Hi Matt. First off I'd like to say I love reading your blogs.

My name is Chris and I manage and run a non-profit GLBT youth group in Red Deer, Alberta. I was so shocked to hear about Proposition 8 winning the vote! It's so disturbing to think that it was just legalised and now it's illegal again.
Are you in Cali, Arizona or Florida? My heart goes out to every GLBT persons and every GLBT supporter on this decision.

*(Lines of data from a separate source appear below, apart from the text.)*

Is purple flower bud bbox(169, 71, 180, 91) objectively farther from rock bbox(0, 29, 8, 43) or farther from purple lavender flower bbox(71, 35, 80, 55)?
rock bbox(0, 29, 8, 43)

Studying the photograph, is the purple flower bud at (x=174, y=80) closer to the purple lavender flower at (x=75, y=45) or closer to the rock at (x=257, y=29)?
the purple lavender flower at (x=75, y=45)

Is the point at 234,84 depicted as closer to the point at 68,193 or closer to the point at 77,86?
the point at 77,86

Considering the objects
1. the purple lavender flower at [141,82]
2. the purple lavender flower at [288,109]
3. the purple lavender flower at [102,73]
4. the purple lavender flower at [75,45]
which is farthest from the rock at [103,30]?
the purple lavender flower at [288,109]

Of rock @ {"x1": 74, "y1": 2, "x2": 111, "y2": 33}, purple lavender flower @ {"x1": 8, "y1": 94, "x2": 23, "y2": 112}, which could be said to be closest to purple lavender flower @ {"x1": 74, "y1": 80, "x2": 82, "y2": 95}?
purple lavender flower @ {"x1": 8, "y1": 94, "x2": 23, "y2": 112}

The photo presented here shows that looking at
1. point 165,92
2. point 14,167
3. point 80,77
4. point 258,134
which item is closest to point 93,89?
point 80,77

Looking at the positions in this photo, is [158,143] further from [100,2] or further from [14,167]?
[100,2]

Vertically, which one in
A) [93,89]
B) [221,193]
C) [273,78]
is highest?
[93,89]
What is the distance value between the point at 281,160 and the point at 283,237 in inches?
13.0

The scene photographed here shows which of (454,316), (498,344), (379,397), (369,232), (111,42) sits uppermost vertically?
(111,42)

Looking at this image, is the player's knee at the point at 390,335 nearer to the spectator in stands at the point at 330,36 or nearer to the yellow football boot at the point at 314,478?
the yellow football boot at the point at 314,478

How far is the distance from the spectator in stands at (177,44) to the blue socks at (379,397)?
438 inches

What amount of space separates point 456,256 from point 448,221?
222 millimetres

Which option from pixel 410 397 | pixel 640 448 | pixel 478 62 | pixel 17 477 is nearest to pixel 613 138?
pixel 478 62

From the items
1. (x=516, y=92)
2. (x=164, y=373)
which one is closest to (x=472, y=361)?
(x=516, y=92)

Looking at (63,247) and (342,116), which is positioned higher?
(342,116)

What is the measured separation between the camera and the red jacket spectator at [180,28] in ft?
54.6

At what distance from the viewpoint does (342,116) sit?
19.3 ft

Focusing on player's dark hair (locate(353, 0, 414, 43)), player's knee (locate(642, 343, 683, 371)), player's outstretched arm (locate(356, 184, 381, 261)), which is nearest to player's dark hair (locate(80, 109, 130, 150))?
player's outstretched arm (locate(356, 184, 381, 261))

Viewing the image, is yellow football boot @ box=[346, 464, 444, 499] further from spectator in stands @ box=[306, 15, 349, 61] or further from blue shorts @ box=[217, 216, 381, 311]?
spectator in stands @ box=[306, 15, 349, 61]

My thoughts are with you all.
Something I'm not entirely clear on though is whether couples can come up to Canada and get married and then return to the States? If you could email me with a response that would be kind.
Thank you for your time and keep blogging. (Hugs).
Chris of Pride Youth Group

Matt Guerin said...

Hi Chris -- Thanks for you comment and kind words. I'm actually in Toronto.

As for Canada's marriage laws, anyone can come to Canada and get married. The issue becomes whether or not their home state or country will recognize it. New York recently ruled that it will recognize same sex marriages legally conducted elsewhere, although queer New Yorkers themselves can't yet tie the knot in their home state. I think that same sex marriages would also be recognized in Massachusetts and perhaps Connecticut.